Con un tono razonable, la voz de Valner comenzó a explicar que había una ciudad debajo de una montaña, y que el gobierno ocultaba el hecho. Los cambios de ministros, las internas partidarias, los enfrentamientos políticos eran cortinas de humo, noticias que tapaban los verdaderos acontecimientos, construcciones imaginarias que nos apartaban de la verdad. Aseguraba haber estudiado el suelo con un aparato de su invención —que llamaba erkoscopio— y haber oído voces bajo tierra que hablaban una lengua que parecía una música ejecutada con instrumentos de cristal.

Descubrí a Kuhn afuera, solo, mirando el mar. No era un hombre acostumbrado a la melancolía.

—Estuve toda la mañana haciendo llamados telefónicos para ubicar a familiares de Valner. Sólo pude hablar con unos vecinos que van a intentar avisarle a una prima que vive en no sé dónde.

—¿Y alguno de esos grupos a los que pertenecía no te puede ayudar?

—Se había peleado con todos. Apenas fundaba un grupo y conseguía organizarlo, empezaba a trabajar para provocar una escisión —Kuhn se sentó en la escalera de la entrada—. Preparé este congreso durante dos años. No sabés la cantidad de llamadas, de fax, de cartas… Ahora nadie piensa en el congreso. Todos quieren irse.
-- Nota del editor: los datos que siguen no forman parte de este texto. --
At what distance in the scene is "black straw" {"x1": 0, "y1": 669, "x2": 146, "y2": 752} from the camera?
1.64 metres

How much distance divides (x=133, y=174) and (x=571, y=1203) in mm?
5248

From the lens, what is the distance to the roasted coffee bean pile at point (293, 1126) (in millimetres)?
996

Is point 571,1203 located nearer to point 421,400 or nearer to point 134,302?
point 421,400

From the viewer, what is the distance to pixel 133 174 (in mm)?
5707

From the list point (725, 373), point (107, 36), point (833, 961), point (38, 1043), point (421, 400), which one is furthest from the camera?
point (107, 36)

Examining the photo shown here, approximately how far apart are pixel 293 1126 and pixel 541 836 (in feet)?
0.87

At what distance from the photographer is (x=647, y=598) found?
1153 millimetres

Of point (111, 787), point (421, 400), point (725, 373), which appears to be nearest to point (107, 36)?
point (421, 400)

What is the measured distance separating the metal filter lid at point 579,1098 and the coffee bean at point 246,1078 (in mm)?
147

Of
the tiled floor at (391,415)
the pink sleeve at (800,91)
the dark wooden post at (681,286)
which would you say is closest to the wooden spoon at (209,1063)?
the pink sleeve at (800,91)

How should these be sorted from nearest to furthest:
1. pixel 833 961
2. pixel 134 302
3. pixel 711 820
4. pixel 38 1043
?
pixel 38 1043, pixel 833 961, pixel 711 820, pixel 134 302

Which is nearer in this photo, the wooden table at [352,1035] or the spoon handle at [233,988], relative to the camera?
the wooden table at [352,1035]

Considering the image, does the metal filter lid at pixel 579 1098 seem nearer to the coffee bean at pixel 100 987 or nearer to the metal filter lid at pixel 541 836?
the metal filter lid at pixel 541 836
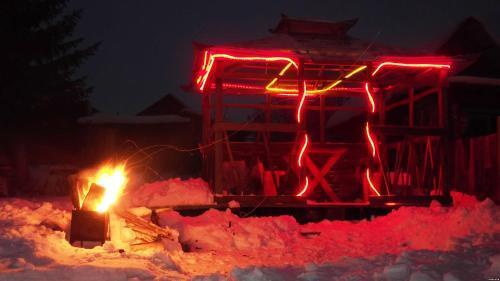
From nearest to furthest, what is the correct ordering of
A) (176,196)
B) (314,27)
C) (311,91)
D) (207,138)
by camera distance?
(176,196) → (207,138) → (311,91) → (314,27)

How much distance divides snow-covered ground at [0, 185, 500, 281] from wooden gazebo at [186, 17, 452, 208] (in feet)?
4.35

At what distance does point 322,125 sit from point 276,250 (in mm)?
6984

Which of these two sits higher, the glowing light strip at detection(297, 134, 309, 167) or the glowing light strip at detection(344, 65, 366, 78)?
the glowing light strip at detection(344, 65, 366, 78)

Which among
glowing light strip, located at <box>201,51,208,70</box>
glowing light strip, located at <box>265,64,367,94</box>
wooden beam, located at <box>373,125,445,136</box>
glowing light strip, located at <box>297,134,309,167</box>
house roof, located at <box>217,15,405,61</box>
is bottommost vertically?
glowing light strip, located at <box>297,134,309,167</box>

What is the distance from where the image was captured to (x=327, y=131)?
2786 cm

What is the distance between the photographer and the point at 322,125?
55.7ft

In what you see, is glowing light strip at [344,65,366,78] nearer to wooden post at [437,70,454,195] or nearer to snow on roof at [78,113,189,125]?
wooden post at [437,70,454,195]

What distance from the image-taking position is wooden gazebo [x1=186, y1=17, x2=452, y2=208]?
13.5 metres

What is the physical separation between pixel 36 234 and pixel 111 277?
2.69m

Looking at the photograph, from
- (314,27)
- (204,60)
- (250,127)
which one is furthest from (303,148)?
(314,27)

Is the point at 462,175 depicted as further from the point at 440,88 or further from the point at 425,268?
the point at 425,268

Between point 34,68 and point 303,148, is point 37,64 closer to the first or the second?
point 34,68

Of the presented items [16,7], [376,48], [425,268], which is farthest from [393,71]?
[16,7]

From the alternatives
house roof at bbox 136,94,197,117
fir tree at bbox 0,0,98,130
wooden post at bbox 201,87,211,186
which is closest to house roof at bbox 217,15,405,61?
wooden post at bbox 201,87,211,186
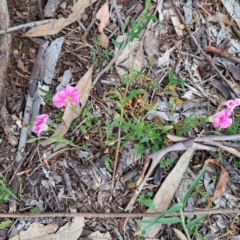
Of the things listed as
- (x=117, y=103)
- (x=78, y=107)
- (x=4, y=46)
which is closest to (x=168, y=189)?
(x=117, y=103)

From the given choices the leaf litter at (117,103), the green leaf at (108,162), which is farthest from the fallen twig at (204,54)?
the green leaf at (108,162)

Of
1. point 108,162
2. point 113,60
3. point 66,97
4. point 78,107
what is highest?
point 113,60

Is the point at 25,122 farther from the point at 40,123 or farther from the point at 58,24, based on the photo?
the point at 58,24

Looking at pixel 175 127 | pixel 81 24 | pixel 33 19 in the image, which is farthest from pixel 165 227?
pixel 33 19

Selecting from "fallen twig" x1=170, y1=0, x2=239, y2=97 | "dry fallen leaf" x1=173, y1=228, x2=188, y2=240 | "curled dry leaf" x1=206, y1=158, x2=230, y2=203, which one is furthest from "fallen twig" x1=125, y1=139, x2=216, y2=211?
"fallen twig" x1=170, y1=0, x2=239, y2=97

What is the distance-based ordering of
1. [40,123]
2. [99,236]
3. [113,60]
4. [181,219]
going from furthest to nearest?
[113,60], [99,236], [40,123], [181,219]

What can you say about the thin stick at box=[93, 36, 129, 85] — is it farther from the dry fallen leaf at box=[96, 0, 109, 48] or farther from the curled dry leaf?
the curled dry leaf
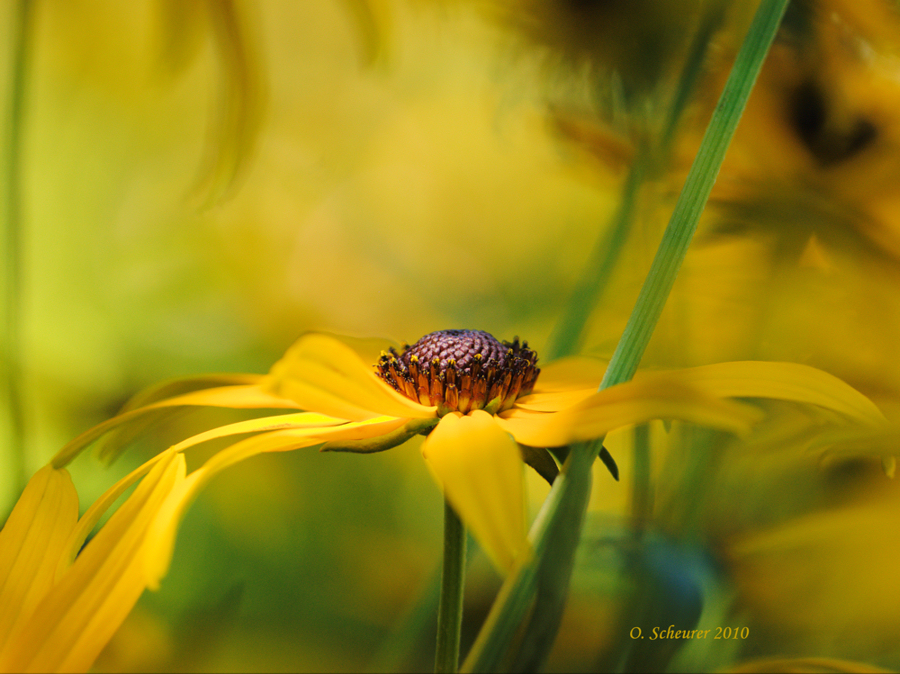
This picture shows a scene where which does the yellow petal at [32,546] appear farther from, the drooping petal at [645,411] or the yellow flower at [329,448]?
the drooping petal at [645,411]

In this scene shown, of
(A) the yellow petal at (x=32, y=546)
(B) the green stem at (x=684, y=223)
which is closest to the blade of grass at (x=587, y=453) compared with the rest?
(B) the green stem at (x=684, y=223)

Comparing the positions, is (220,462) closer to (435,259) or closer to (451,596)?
(451,596)

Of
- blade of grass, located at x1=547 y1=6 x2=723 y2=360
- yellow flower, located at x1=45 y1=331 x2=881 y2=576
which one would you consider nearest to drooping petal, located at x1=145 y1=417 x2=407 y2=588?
yellow flower, located at x1=45 y1=331 x2=881 y2=576

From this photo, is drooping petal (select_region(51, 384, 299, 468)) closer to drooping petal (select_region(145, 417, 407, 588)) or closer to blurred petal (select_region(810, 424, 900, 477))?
drooping petal (select_region(145, 417, 407, 588))

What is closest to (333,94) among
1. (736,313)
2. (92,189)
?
(92,189)

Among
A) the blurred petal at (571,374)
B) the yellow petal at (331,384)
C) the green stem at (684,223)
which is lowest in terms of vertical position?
the blurred petal at (571,374)
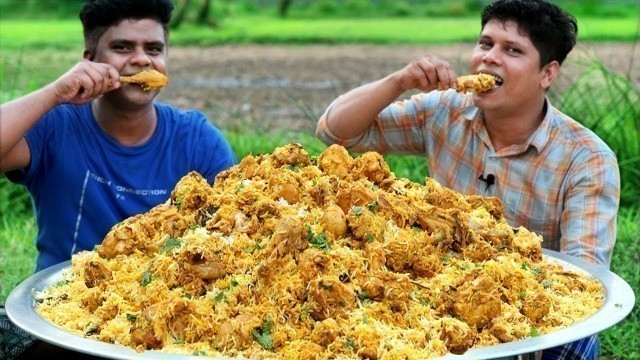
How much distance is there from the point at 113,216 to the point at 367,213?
1.39 meters

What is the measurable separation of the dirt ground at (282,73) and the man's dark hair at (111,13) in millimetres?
3053

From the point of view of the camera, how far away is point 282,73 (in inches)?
494

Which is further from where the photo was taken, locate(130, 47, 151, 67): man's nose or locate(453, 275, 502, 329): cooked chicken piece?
locate(130, 47, 151, 67): man's nose

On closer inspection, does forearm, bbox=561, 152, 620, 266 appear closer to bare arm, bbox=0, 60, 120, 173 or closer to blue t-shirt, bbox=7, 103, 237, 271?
blue t-shirt, bbox=7, 103, 237, 271

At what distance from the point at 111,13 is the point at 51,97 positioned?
0.69 m

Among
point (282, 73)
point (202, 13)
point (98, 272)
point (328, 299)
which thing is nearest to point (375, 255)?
point (328, 299)

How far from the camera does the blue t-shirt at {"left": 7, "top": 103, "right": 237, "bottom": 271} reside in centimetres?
342

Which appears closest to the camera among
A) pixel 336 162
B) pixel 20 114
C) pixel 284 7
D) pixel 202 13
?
pixel 336 162

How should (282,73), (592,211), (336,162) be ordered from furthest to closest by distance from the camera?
(282,73), (592,211), (336,162)

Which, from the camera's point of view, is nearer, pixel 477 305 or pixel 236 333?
pixel 236 333

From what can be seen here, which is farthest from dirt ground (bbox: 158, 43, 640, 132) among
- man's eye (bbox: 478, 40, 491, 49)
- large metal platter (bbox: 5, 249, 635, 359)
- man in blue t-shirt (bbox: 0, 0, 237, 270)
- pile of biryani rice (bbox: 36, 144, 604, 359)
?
large metal platter (bbox: 5, 249, 635, 359)

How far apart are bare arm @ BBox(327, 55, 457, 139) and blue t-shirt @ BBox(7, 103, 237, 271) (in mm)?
678

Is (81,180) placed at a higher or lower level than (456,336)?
lower

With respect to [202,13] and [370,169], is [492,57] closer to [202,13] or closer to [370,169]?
[370,169]
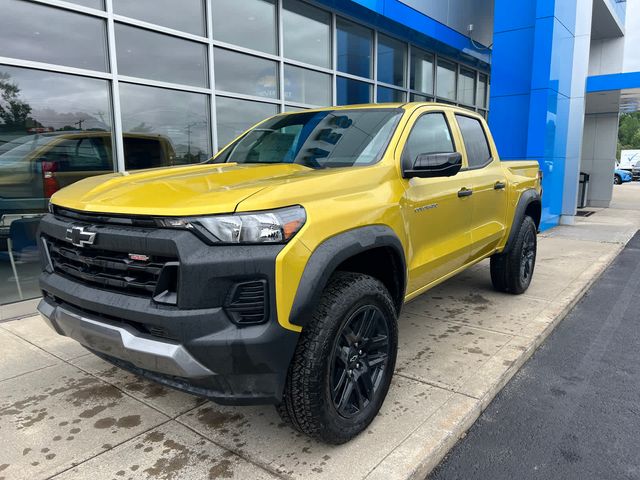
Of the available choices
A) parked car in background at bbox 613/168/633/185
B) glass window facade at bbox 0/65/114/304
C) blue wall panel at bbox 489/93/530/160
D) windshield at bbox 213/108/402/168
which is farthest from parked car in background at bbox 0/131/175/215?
parked car in background at bbox 613/168/633/185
Pensé serenamente qué decirle para levantarle el ánimo.

—La gente siempre vuelve de los congresos sin nada que contar, salvo algún romance furtivo. Esta vez todos van a volver con una buena anécdota. Durante el año, todo el mundo se va a acordar del congreso de Julio Kuhn.

Sonrió sin ganas y miró su reloj de bolsillo.

—Voy yendo para la sala. Quiero ver si anda el micrófono.

—¿A quién tenemos que soportar?

—A Ana.

Ninguna conferencia empieza nunca a hora, así que me demoré en el bar, mirando a la gente que entraba. También entró el comisario. Se acercó a mi mesa.

—La gente está muy interesada en la charla de hoy —me dijo.

—¿Encontró algo?

—Un pedazo de tela azul, que se enganchó de uno de los hierros del techo. Me dijo el conserje que Valner tomaba bastante. A lo mejor no fue un suicidio, sino un accidente.

—A Valner el alcohol no lo perturbaba. Solamente le devolvía un poco de sentido común.

—Me contaron que se peleó con usted en su conferencia.

—No se peleó, me interrumpió nada más.

—¿No discutieron después?

—¿Quiere saber si yo lo empujé? A esa hora estaba en otra parte.

—¿En dónde?

—En la playa.

—¿Solo?

—Con Ana Despina. Va a hablar ahora. Si quiere oírla…

—No, gracias. Tengo el sueño fácil. No se ofenda, pero la traducción no es un tema que me interese. De la única traducción que me ocupo es de la que hago con los borrachos que encuentro dormidos en la calle. Los borrachos hablan todos el mismo idioma; nadie los entiende, pero ellos se entienden entre sí. Cuando tomo de más, yo también empiezo a entenderlos.